Paper No. 4
Presentation Time: 1:50 PM
NEW STEM ARTHROPODS FROM THE BURGESS SHALE AND IMPLICATIONS FOR THE MORPHOLOGICAL DISPARITY OF THE "GREAT APPENDAGES"
Feeding and sensory specialisations are central in the – interlaced – ecological and phylogenetic characterisations of arthropods. This evolutionary drive is within stem-group taxa typified by the variety of forms of the plesiomorphic frontal apparatus known as yet as the "great appendage." Although some of them are usually confounded within the class Megacheira Hou and Bergström, the relationships between all taxa sharing such an appendage are nevertheless obscure, notably because the homology and extent of disparity of this trait remain unresolved. We hereto report, from a new phyllopod bed-like assemblage in Kootenay National Park, Burgess Shale, the discovery of three new Cambrian "megacheiran" arthropods; two of which are bivalved and one leanchoiliid. The leanchoiliid frontal appendage notably presents a pronounced spinose condition in comparison to other described forms, as well as a dense spherical organ within its peduncular portion; the latter trait seems in fact to be widespread in "great appendages" and is possibly diagnostic.

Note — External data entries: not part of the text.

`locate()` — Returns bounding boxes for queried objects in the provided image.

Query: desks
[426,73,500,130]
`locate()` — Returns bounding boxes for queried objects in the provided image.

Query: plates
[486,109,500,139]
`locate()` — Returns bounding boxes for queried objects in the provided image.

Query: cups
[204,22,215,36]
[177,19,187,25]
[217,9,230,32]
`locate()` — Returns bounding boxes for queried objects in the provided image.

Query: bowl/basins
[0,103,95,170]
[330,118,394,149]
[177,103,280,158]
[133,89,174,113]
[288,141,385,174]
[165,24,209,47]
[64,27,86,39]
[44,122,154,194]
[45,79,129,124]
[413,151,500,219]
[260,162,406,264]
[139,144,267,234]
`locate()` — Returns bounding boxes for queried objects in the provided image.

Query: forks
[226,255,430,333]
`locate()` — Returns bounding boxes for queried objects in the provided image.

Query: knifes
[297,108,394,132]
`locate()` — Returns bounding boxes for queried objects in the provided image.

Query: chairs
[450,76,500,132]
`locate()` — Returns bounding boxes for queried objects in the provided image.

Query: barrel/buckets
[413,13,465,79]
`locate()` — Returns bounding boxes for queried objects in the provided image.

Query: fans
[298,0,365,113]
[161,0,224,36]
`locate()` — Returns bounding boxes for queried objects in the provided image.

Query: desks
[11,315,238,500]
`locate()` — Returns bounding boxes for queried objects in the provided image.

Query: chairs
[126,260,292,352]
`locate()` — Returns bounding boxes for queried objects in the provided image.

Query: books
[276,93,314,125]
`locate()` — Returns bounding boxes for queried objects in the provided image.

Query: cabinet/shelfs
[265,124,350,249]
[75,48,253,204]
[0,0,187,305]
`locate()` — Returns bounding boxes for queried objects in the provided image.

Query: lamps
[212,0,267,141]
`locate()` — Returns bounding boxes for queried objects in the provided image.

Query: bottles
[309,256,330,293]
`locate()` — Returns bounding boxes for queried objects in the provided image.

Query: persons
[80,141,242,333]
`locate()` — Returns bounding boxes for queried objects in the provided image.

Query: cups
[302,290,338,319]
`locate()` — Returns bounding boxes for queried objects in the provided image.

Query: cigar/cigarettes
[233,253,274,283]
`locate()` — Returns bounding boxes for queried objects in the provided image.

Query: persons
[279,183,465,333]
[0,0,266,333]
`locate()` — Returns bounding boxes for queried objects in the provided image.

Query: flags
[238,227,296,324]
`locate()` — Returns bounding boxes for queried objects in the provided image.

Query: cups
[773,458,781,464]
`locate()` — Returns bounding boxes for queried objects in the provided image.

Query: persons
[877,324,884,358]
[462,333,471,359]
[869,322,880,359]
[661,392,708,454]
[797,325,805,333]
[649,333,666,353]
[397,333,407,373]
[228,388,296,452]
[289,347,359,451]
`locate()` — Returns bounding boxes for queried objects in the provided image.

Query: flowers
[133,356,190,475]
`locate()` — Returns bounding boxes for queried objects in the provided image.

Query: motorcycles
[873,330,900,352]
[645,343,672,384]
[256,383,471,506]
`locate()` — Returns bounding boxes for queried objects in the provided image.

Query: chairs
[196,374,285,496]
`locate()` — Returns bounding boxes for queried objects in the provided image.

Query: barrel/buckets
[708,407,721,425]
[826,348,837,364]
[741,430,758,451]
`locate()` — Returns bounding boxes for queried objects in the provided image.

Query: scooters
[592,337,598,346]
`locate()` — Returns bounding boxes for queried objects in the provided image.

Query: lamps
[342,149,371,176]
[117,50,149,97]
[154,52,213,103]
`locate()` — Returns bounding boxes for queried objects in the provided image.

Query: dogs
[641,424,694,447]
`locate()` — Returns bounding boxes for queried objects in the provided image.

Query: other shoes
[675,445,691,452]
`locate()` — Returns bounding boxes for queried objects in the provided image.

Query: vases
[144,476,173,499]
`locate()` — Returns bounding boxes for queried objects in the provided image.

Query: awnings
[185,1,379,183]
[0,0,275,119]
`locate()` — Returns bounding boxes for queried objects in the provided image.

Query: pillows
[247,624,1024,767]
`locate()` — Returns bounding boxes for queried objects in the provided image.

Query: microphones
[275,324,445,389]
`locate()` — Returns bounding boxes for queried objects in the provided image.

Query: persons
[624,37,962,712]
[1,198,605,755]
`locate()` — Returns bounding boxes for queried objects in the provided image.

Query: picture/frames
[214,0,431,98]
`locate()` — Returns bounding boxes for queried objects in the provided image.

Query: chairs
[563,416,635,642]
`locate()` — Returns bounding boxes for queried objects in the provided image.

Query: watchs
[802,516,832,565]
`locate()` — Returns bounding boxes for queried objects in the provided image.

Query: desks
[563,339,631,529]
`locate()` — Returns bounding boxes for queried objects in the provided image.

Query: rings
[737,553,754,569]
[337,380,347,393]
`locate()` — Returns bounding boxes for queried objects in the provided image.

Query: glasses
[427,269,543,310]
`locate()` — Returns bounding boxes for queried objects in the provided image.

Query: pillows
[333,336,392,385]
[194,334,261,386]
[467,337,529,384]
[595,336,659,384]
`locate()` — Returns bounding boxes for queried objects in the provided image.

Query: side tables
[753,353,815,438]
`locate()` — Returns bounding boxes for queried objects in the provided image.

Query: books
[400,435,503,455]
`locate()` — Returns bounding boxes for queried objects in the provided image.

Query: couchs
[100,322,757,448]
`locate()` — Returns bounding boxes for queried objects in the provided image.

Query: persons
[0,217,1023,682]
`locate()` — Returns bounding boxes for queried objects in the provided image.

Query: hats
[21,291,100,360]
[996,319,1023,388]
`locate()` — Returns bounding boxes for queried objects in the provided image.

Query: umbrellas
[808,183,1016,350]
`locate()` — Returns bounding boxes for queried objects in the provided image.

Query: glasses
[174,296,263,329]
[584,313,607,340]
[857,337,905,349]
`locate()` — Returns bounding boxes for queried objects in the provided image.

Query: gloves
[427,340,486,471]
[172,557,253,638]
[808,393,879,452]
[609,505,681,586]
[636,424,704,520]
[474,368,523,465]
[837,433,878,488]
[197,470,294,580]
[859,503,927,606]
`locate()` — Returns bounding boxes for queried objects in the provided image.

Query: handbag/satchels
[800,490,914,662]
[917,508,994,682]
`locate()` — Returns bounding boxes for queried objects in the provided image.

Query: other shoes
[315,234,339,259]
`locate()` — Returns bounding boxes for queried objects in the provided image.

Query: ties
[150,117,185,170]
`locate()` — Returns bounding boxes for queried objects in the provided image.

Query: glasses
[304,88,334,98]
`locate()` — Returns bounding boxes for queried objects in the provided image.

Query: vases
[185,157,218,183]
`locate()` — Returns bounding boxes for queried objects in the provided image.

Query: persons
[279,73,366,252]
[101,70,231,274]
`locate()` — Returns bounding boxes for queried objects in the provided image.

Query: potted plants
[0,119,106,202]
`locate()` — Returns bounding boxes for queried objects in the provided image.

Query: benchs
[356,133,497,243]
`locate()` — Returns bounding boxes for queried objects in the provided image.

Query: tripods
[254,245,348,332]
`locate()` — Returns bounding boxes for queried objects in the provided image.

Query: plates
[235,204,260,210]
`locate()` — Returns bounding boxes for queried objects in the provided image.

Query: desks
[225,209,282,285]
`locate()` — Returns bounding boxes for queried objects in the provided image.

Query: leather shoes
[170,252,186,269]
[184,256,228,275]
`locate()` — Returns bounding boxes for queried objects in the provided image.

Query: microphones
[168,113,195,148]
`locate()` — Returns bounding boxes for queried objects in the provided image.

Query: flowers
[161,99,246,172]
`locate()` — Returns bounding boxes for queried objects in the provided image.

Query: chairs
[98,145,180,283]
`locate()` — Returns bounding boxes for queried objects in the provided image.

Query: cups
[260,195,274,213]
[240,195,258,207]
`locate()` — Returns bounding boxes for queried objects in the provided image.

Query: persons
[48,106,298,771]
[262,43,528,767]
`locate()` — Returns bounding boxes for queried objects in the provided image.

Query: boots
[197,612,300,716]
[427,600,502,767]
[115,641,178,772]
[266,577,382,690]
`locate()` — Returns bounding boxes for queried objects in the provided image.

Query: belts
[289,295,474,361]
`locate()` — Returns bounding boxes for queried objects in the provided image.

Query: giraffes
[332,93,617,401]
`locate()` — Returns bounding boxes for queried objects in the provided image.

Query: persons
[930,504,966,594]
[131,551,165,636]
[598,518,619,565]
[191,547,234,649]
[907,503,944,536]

Additional evidence exposed by the 41 specimens collected points to a possibly overlooked complexity of cephalic appendages in previous – and smaller – morphotypes, and revigorates the question of crustacean/artiopod affinities within 'pleureomorph megacheirans.' The appendages of the two other, bivalved, morphotypes, are respectively suggestive of plesiomorphic and derived conditions: in one (single specimen), whose bodyplan is very reminiscent of Isoxys Walcott, the general yohoiid aspect of the frontal appendage is associated with Hurdia-like ventral spinose projections (a morphology we associate with a reinterpretation of the frontal appendage in Captopodus poschmanni Kühl and Rust from the Devonian Hunsrück Slate Lagerstätte); in the second (two specimens), the appendage is a 'can opener-like' pseudo-chelicera. Altogether, the appendage morphologies and overall bodyplans of these new bivalved arthropods (1) further support the rooting of yohoiids within stem bivalved taxa, and (2) show the early appearance of a very chelicera-like appendage as part of the Cambrian ecological disparity. In light of this new information, we reevaluate the disparity of the "great appendages" and review phylogenetic scenarii for the radiation of basal euarthropods.